Source : Conseil d’État, 9ème – 10ème chambres réunies, 20 mars 2020, n°423664
Aux termes de l’article 238 bis du Code général des impôts, sont susceptibles d’ouvrir droit à une réduction d’impôt les versements effectués par les entreprises assujetties à l’impôt sur le revenu ou à l’impôt sur les sociétés au profit d’œuvres ou d’organismes d’intérêt général. Pour ouvrir droit à la réduction d’impôt, le versement doit procéder d’une intention libérale de l’entreprise et ne doit pas être la contrepartie d’une prestation que l’organisme a effectuée à son profit.
L’arrêt rendu par le Conseil d’Etat le 20 mars 2020 rappelle que le bénéfice du dispositif fiscal en faveur du mécénat ne doit pas être remis en cause s’il existe une disproportion marquée entre les sommes données et l’avantage retiré par le donateur.
Le mécénat se définit comme un soutien matériel ou financier apporté sans contrepartie directe ou indirecte de la part du bénéficiaire à une œuvre ou à une personne morale pour l’exercice d’activités présentant un intérêt général.
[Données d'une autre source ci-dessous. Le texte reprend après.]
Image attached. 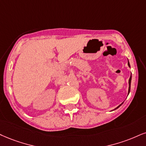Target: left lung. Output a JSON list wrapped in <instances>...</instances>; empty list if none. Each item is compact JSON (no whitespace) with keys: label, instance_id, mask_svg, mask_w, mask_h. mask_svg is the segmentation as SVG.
Masks as SVG:
<instances>
[{"label":"left lung","instance_id":"1","mask_svg":"<svg viewBox=\"0 0 146 146\" xmlns=\"http://www.w3.org/2000/svg\"><path fill=\"white\" fill-rule=\"evenodd\" d=\"M128 65H129V67H130V64H129V62H128ZM131 76H130V78H129V92H130V90H131ZM129 93H128V95H129ZM118 107H119V106H118Z\"/></svg>","mask_w":146,"mask_h":146}]
</instances>
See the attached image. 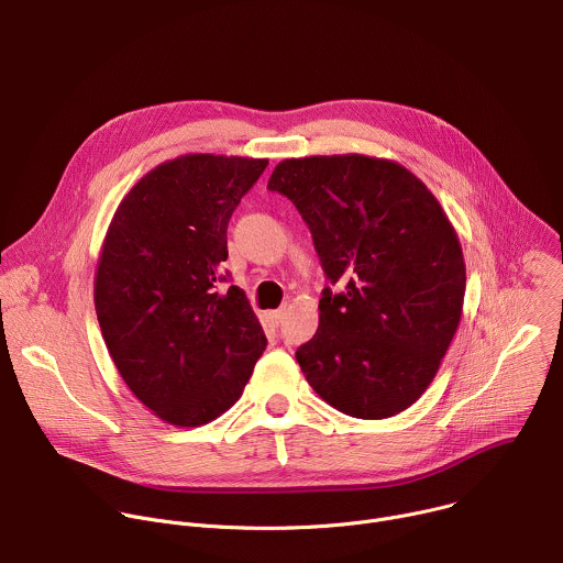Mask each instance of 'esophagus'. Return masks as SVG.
<instances>
[{
  "instance_id": "obj_1",
  "label": "esophagus",
  "mask_w": 563,
  "mask_h": 563,
  "mask_svg": "<svg viewBox=\"0 0 563 563\" xmlns=\"http://www.w3.org/2000/svg\"><path fill=\"white\" fill-rule=\"evenodd\" d=\"M267 316H269V320H272L274 325H280V323H283V318H285V309H276V311H269Z\"/></svg>"
}]
</instances>
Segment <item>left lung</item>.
Here are the masks:
<instances>
[{
  "instance_id": "left-lung-1",
  "label": "left lung",
  "mask_w": 563,
  "mask_h": 563,
  "mask_svg": "<svg viewBox=\"0 0 563 563\" xmlns=\"http://www.w3.org/2000/svg\"><path fill=\"white\" fill-rule=\"evenodd\" d=\"M269 191L307 222L332 285L318 302V330L296 361L332 408L387 419L428 389L459 328L465 263L456 231L432 191L391 159L291 157Z\"/></svg>"
}]
</instances>
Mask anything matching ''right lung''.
Listing matches in <instances>:
<instances>
[{
    "label": "right lung",
    "instance_id": "right-lung-1",
    "mask_svg": "<svg viewBox=\"0 0 563 563\" xmlns=\"http://www.w3.org/2000/svg\"><path fill=\"white\" fill-rule=\"evenodd\" d=\"M267 159L191 153L148 172L107 231L96 311L129 389L172 426L218 419L243 394L267 339L227 283V224Z\"/></svg>",
    "mask_w": 563,
    "mask_h": 563
}]
</instances>
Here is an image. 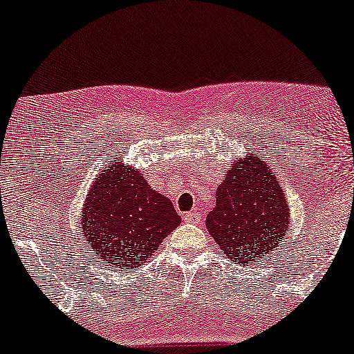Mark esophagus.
Wrapping results in <instances>:
<instances>
[{
	"instance_id": "34e87169",
	"label": "esophagus",
	"mask_w": 354,
	"mask_h": 354,
	"mask_svg": "<svg viewBox=\"0 0 354 354\" xmlns=\"http://www.w3.org/2000/svg\"><path fill=\"white\" fill-rule=\"evenodd\" d=\"M185 221H186V223H191V224H199V223H203V216L199 214V212L191 211V212H186V214H185Z\"/></svg>"
}]
</instances>
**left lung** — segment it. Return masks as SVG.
Returning a JSON list of instances; mask_svg holds the SVG:
<instances>
[{"instance_id": "obj_1", "label": "left lung", "mask_w": 354, "mask_h": 354, "mask_svg": "<svg viewBox=\"0 0 354 354\" xmlns=\"http://www.w3.org/2000/svg\"><path fill=\"white\" fill-rule=\"evenodd\" d=\"M288 223V204L275 174L254 155L231 166L206 218L221 254L245 266L272 254L283 241Z\"/></svg>"}]
</instances>
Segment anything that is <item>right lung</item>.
<instances>
[{"mask_svg":"<svg viewBox=\"0 0 354 354\" xmlns=\"http://www.w3.org/2000/svg\"><path fill=\"white\" fill-rule=\"evenodd\" d=\"M181 223L173 204L120 160L97 174L82 209V232L110 267L136 270ZM109 269V267H107Z\"/></svg>","mask_w":354,"mask_h":354,"instance_id":"1","label":"right lung"}]
</instances>
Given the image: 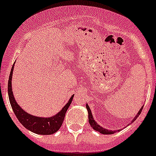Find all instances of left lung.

En d’autres termes, le mécénat consiste à faire un don, en numéraire ou en nature, à un organisme d’intérêt général pour la conduite de ses activités sans attendre en retour de contrepartie équivalente.
La doctrine administrative précise que le bénéfice du dispositif en faveur du mécénat ne sera remis en cause que s’il n’existe pas une disproportion marquée entre les sommes données et la valorisation de la « prestation » rendue par l’organisme bénéficiaire des dons.
Autrement dit, l’organisme bénéficiaire peut associer le nom de l’entreprise donatrice aux opérations qu’il réalise, sans préjudice pour l’entreprise donatrice qui pourra bénéficier de la réduction d’impôt[1].
En l’espèce, l’EURL X a fait l’objet d’une vérification de comptabilité portant sur les exercices clos en 2010 et 2011, à l’issue de laquelle elle a été assujettie à des cotisations supplémentaires d’impôt sur les sociétés, résultant notamment de la remise en cause de la réduction d’impôt prévue à l’article
238 bis du code général des impôts.
L’EURL X avait consenti des dons à une association, dont l’objet était de promouvoir le sport automobile féminin en finançant l’activité des pilotes de sexe féminin.
Le Conseil d’Etat souligne que :
« si le bénéfice de la réduction d’impôt prévue par ces dispositions n’est pas susceptible d’être remis en cause par la seule circonstance que le nom de l’entreprise versante soit associé aux opérations réalisées par l’organisme bénéficiaire du versement, il ne saurait toutefois être admis qu’à la condition que la valorisation du nom de l’entreprise ne représente, pour cette dernière, qu’une contrepartie très inférieure au montant du versement accordé ».
C’est d’ailleurs ce que prévoit la doctrine administrative[2] qui énonce :
« Il est considéré que l’association du nom de l’entreprise versante aux opérations réalisées par l’organisme relève du mécénat si elle se limite à la mention du nom du donateur, quels que soient le support de la mention (logo, sigle etc.) et la forme du nom, à l’exception de tout message publicitaire.
Le bénéfice du dispositif en faveur du mécénat n’est remis en cause que s’il n’existe pas une disproportion marquée entre les sommes données et la valorisation de la « prestation » rendue par l’organisme.
En d’autres termes, le fait que l’organisme accorde des contreparties à l’entreprise qui effectue un versement à son profit ne remet pas en cause l’intention libérale caractérisant l’éligibilité du versement à la réduction d’impôt dès lors que ce versement est manifestement disproportionné par rapport aux contreparties accordées. »
En l’espèce, la Cour administrative d’appel de Lyon a commis une erreur de droit en jugeant que la circonstance que le nom de l’EURL X était apposé sur les véhicules de course et le camion semi-remorque utilisés par les membres de l’association n’était pas de nature à remettre en cause le bénéfice des réductions d’impôt en litige, quelle que fût la valeur économique de l’exposition médiatique dont la société aurait bénéficié à l’occasion des courses automobiles, alors qu’il lui appartenait de rechercher si l’avantage publicitaire ainsi retiré par la société n’avait représenté pour cette dernière qu’une contrepartie très inférieure au montant des versements accordés.
Le Conseil d’Etat instaure une obligation de mesurer la disproportion existant entre le montant du don et l’avantage retiré en contrepartie par le donateur.